Francisco Pereira Coutinho, Lisbon, Instituto do Oriente, pp. 309-311 (No
Prelo)

LEGÍTIMA DEFESA
José Pina Delgado

1. A Legítima Defesa (LD) é um direito limitado de auto-tutela do Estado garantido


pelo Direito Internacional (DI) que lhe permite adoptar medidas militares para repelir
uma agressão ilícita e evitar a sua continuação. Neste sentido, a LD sempre teve
presença nas relações entre os Estados, haja em vista ser uma reação natural de qualquer
entidade submetida a condutas lesivas de caráter bélico de outras.

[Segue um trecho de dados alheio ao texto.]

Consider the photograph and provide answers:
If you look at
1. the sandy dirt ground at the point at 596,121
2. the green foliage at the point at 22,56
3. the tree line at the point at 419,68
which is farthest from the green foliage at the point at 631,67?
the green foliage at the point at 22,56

Contudo, antes de se
assumir como o conceito juridicamente recortado e limitado da atualidade, a sua
existência material estava ou acantonado a um plano mais moral ou político ou a sua
extensão jurídica apresentava-se excessivamente abrangente. Associou-se à teoria da
guerra justa, pois danos ou ‘injúrias’ causados a um Estado legitimava não só as ações
necessárias para repelir uma agressão atual ou iminente, mas igualmente para punir o
agente ex post factum; esteve mais tarde ligada ao direito à auto-preservação, de acordo
com o qual os interesses supremos do Estado na ordem internacional sempre podem ser
defendidos a partir de meios militares, e a uma concepção abrangente de auto-tutela de
direitos, a qual permitia que o Estado usasse a força para proteger os seus direitos e os
dos seus nacionais de condutas afetantes de outros Estados. Neste sentido,
classicamente não havia uma separação total entre noções ligadas à LD e figuras como a
retaliação ou a retorsão.
2. Há muito a LD fazia parte do DI, mas não deixa de ser relevante que a caraterização
que foi atribuída à LD pela Carta das Nações Unidas (CNU), ‘direito natural’ ou ‘direito
inerente’, representa precisamente a sua tripla-natureza política-jurídica e moral. Se o
conceito em si é jurídico, ele não deixa de estar conformado por elementos políticos e
morais, amparados na ideia da necessidade de um ente garantir a sua preservação e
disso ser intrinseco e justo. Ademais, se se atentar à realidade, o DI é apenas um sub-
sistema do grande sistema de ordenação global, o qual é marcado por dinâmicas
políticas e morais que se entrecruzam com a jurídica, um aspeto que encontra o seu
reconhecimento máximo no papel que o costume desempenha no DI, permitindo que
práticas decorrentes de interesses políticos ou da tentativa de concretização de valores
morais poderem alterar as normas jurídicas internacionais. Destarte, o entendimento
adequado da LD depende da consideração desses níveis normativos distintos, mas
complementares, particularmente porque se no momento em que a juridificação do jus
ad bellum contemporâneo ocorre, podia-se ainda tratar do quadro legal separadamente,
desenvolvimentos posteriores desencorajariam tal abordagem.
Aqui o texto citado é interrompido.